From that result I then can calculate how much fuel my system gets per tick. If the fuel usage is less than fuel production I'm all good, if it's less I need to tweak my production.
I use ticks, because that's what the engine uses. Going by seconds can only be an estimate, since sometimes the engine skips ticks to keep up.
That's what I meant with "compare the fuel amount per tick against usage per tick"

"Fuel amount per tick" is not a thing items have.

Mathematically speaking, yes. A boiler uses n amount of fuel per cycle, which is calculated by the getFuelPerCycle function. The tick function then takes that value and subtracts it from the HU value of a given fuel. If the result is less than zero the fuel amount in the boiler is reduced by one and we start at the beginning.
The value a boiler substracts is the fuel amount per tick. Maybe the wording was bad. fuel used per tick is probably better. Then again my code looks like this, so bad wording is to be expected:

fuelPerTank ::  Float -> Float -> Float
fuelPerTank t m = f + h * (t / m) + p * (m / 1000)

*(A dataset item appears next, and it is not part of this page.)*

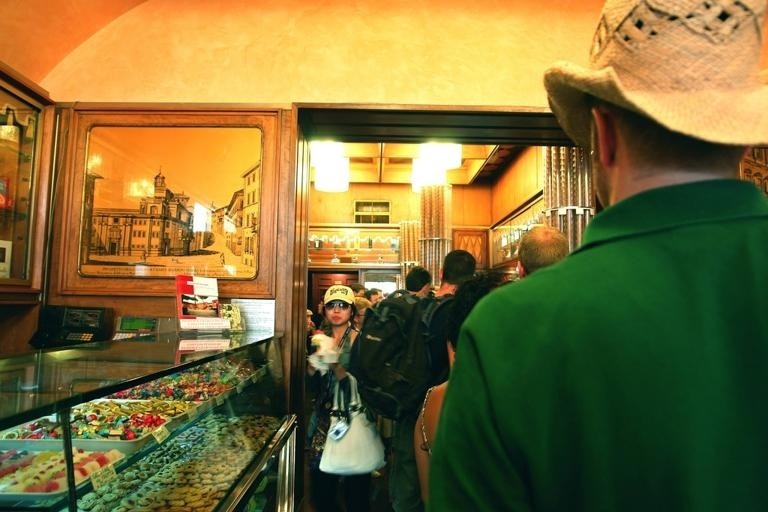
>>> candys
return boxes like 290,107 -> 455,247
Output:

Which I now see is wrong. It's the math at the beginning of this document, but the java code below is something different altogether. Need to fix that.

That said. Everything I said only holds true, if I understood the math correctly. That's why I asked. I can't just take the java code and drop it into Haskell. The language simply won't allow that.

The trickiest part of all of this is the heatup period, which is a curve, as opposed to a linear equation

One word: Integration

commented

@Ruhrpottpatriot The calculator does the engine thing too. This information is included in the MJ and RF energy reports.

As for your bug report (which you chose to put on the repo for the fuel list for some reason, instead of putting a comment on the calculator itself) the actual issue is that it can't find the localization value for the error and is instead displaying the key. I will investigate this.

Also I'm not sure what you mean by "compare the fuel amount per tick against usage per tick". "Fuel amount per tick" is not a thing items have. When the boiler has too little fuel in it's buffer it consumes another item to refill it. It's basically a question of "which item has the highest fuel value?" (It's probably the coal coke block), and that needs to be balanced against how easy the item is to produce. Which is why most people use charcoal, because in most modpacks you get a positive loop from that.

Basically the only thing of interest is "how much fuel does this item provide vs how much does the boiler need" which is what my calculator does.

The trickiest part of all of this is the heatup period, which is a curve, as opposed to a flat equation like what you use to calculate fuel use with a static heat value (ie when the boiler is fully heated). That is why my calculator takes a while to run, it's running a tick simulation similar to what the boiler does in-game, but not restricted to 20 ticks per second. This produces accurate time and fuel use values. The same is done for the cooldown phase, though the boiler cools down a lot faster than it heats up, and doesn't use any fuel of course, so this is purely for energy reports.

commented

You don't need to explain the math to me. I already made a working calculator. And yes, your wording was bad which is why I corrected you.

And I have no idea what you mean by integration. And I don't care.

I'm going to close this issue since it seems you have the information you wanted now.